Grallo encouraged faculty members to decide on textbooks well in advance, to allow the bookstore maximum opportunity to find used copies. She helped faculty members share ways they have used affordable materials to inform others about what might be available for their courses. And she compiled progress reports to the Chancellor’s Office about the initiative at CSUMB.

A Book-Free Class

When Browning Neddeau, an assistant professor in liberal studies, began teaching a course in arts in the school and community, the previous instructor had used several textbooks to cover the wide-ranging subject matter, which includes music, dance, theater and visual arts.

“Someone on campus said I should contact her (Grallo) because I was interested in moving this into being a book-free class. We had a meeting or two, and she was there as a resource to help me find material,” Neddeau said.

“I was able to cover everything with digital material, and I found resources through our library that students can download,” he said. “We also have a wonderful video library on campus, and there are videos there that relate to the course content as well.”

“For the students to come into the class and not have a textbook, they really appreciated that. And the readings were very targeted, and the students appreciate that part, too.”

Textbook Sticker Shock

When Ryan Luke, an assistant professor in kinesiology, was a doctoral student at Georgia State, he and his wife would help out at an off-campus bookstore during the beginning of semester rush.

“I was shocked at the bills that students would rack up. You would see undergrad students with seven, eight, nine hundred dollars worth of textbooks. And some of those students would buy a textbook and hardly ever read out of it,” Luke said.

That experience is hardly unique. The College Board estimates that the average college student spends more than $1,200 a year on books and learning materials.

When he became a faculty member at CSUMB, Luke wanted to save students some of that expense. He has created digital presentations using a variety of online tools and has shifted the focus of his courses away from traditional textbooks.

“I always tell the students, if there is some way I can get you to interact with the material, if you are watching it, listening to it, or reading it, I am happy with that.”

Luke said he and department chair Kent Adams have discussed the need for students to work directly with research articles, which reflect the current consensus on issues within the field and are available through academic journals and professional organizations.

“What we tried to do was to integrate more research into our course settings, and by doing that, especially in our advanced courses, there was not as much need for a textbook,” Luke said.

Lowering barriers to success

Lowering Barriers to Success

The CSU’s push for affordable learning materials is part of Graduation Initiative 2025, the effort to improve graduation rates on every CSU campus.

CSUMB faculty members agree that the effort has particular relevance on a campus that educates large numbers of first-generation and low-income students.

Burchett said by using affordable learning materials and by making study guides for tests such as the Graduate Record Exam freely and readily available, the university hopes to increase opportunities.

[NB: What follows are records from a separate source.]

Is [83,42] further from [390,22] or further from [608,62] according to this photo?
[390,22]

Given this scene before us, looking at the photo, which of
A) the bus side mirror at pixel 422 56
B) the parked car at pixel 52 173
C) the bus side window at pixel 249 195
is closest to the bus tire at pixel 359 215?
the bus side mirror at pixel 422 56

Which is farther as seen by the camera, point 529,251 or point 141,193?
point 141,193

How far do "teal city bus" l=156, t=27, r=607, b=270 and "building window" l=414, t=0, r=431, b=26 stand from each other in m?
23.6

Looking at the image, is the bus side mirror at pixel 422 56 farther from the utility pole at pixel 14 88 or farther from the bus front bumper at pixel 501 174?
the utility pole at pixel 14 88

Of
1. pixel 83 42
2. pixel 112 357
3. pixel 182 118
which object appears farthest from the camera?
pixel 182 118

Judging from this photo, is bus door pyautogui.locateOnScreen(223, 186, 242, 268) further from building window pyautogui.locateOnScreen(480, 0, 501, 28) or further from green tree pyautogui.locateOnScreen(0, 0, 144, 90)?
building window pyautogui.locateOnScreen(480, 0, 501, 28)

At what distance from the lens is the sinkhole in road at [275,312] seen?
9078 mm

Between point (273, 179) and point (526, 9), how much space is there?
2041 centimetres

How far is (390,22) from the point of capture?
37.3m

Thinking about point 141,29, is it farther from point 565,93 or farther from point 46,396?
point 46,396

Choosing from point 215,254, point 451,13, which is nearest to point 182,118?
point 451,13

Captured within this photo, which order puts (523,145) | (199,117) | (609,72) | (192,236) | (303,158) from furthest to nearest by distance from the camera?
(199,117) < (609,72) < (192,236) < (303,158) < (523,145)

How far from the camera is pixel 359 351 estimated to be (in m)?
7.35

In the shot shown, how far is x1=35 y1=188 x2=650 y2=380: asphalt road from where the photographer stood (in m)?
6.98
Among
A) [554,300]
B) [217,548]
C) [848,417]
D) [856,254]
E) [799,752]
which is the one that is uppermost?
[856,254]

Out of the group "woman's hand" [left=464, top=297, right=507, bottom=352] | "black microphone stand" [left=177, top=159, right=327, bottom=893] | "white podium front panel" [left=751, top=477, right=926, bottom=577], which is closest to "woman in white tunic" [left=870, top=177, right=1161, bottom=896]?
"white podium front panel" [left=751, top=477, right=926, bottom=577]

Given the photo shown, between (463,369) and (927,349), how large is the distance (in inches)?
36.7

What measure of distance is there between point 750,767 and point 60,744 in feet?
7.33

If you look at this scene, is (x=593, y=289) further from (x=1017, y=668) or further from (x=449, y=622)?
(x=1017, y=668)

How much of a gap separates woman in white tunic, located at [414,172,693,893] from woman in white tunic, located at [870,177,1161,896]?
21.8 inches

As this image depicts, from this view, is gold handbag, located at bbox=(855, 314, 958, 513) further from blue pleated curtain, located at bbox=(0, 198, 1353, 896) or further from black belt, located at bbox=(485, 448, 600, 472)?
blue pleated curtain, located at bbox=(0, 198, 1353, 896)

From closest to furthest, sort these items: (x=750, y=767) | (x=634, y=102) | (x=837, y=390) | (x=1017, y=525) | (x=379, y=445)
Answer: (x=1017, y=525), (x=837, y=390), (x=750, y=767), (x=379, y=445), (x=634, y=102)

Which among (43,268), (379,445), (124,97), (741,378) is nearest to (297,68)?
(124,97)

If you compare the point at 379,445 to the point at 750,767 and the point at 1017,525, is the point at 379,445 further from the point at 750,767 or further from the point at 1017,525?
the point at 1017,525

“We have students who want to go into very competitive graduate programs, where there is a wide range of expense,” Burchett said. “Some graduate programs are completely free, but they are very hard to get into. So if we can give students the resources that can help make them competitive to get into those programs, we’re giving students who are low-income and first generation the opportunity to afford to continue their education.

“That is critically important on a campus like ours where we have students who face a lot of barriers, and the students they are competing against maybe don’t have as many barriers.”